In case you haven’t noticed, narcissists are quite shallow and anger quickly if you make them feel undermined. Before you become too emotionally invested in a relationship with a narcissist, you’d be wise to cut ties because they don’t care about you.

4. The Psychopath

This toxic type doesn’t refer to the crazy friends you sometimes playfully call “psycho,” but the very real Antisocial Personality Disorder (ASPD) that that one person in your group may have. According to the Diagnostic and Statistical Manual of Mental Disorders, ASPD includes sociopathy and psychopathy. If you have someone like this in your life, you’ve probably observed some of their traits. They exhibit polar opposite behavior; for example, one moment they may explode in anger and violence and then feel remorse. Other times, they feel no remorse or empathy at all.

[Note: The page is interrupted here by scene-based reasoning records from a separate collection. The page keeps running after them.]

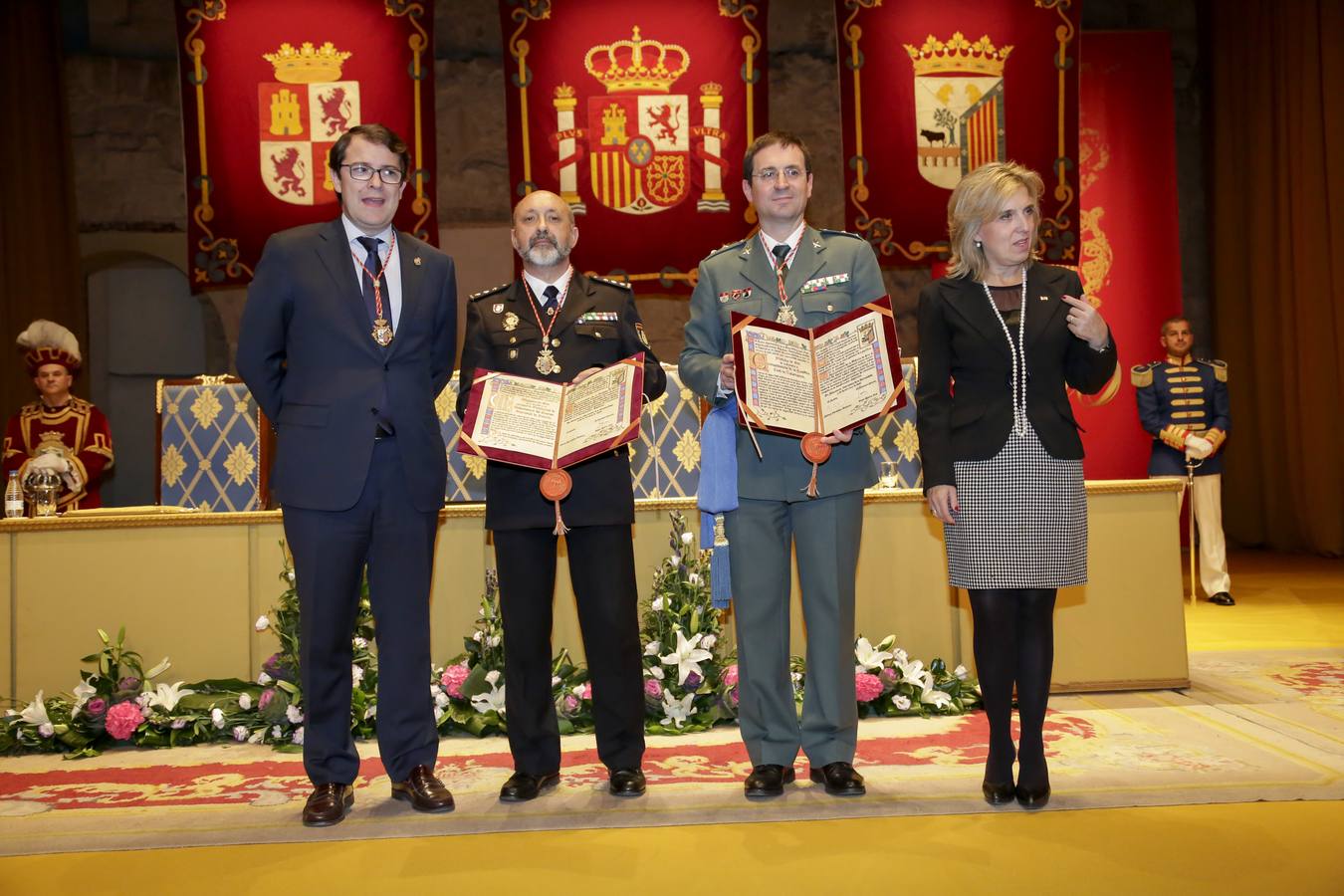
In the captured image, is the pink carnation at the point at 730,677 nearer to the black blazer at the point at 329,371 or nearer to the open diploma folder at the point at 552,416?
the open diploma folder at the point at 552,416

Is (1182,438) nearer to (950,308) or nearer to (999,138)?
(999,138)

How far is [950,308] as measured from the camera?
305cm

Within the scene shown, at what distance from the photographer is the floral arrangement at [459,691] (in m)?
4.21

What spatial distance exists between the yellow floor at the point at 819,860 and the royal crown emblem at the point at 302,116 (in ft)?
18.1

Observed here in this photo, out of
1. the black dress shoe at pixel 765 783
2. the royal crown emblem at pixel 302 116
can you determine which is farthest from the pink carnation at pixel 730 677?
the royal crown emblem at pixel 302 116

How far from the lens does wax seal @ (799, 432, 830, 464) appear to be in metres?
3.02

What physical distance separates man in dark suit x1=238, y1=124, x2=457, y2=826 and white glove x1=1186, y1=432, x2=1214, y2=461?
18.4ft

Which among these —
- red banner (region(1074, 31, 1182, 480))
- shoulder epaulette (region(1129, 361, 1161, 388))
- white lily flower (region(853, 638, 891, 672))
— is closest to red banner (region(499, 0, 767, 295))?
shoulder epaulette (region(1129, 361, 1161, 388))

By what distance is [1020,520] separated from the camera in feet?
9.83

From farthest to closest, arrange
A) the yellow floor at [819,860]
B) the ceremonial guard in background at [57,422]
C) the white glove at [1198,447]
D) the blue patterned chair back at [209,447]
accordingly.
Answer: the white glove at [1198,447], the ceremonial guard in background at [57,422], the blue patterned chair back at [209,447], the yellow floor at [819,860]

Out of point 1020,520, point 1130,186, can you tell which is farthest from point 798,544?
point 1130,186

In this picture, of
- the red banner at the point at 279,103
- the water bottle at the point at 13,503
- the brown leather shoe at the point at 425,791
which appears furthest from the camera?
the red banner at the point at 279,103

The fact that we also share some of these opposing tendencies, makes us forgive and accept people in our lives who may have ASPD. The more invested you become in this relationship, the more a fallout will hurt. The best and healthiest thing you can do is separate yourself from them and try to tell them to get professional help.

5. The Non-Communicator

There’s one constant in these people and that is communication. Communication is the factor that makes our relationships functional or dysfunctional.

The non-communicator will not speak to you if there’s any conflict or confrontation. This individual will refuse to engage in critical conversations.

It’s those important, relationship-altering conversations that you may want to pay attention to. If your friend is someone you can say you know, make sure you explain your side of the story and let them know that you’re there to listen without judgment. But if there isn’t any breakthrough, then it might be time to think deeply about whether you want to continue nurturing this relationship alone.

Psychologists’ Advice for Ending Toxic Relationships

Rosemary K.M. Sword and Philip Zimbardo combined their backgrounds in counseling, therapy, and psychology, and have come up with five steps to end a toxic relationship.

Do you think your are in denial? Try to evaluate the situation honestly and then, review past negative behaviors.
What are the benefits of your current relationship? Do this to discover how you feel in the present.
What are other things in life that make you feel good? Practice selected present hedonism to fill the void you feel.
When was the last time you went out with friends or hung out with someone new? Try to be pro-social and surround yourself with positive people.
Have you reflected on your past relationships? Do this so that can replace past negatives with future positives.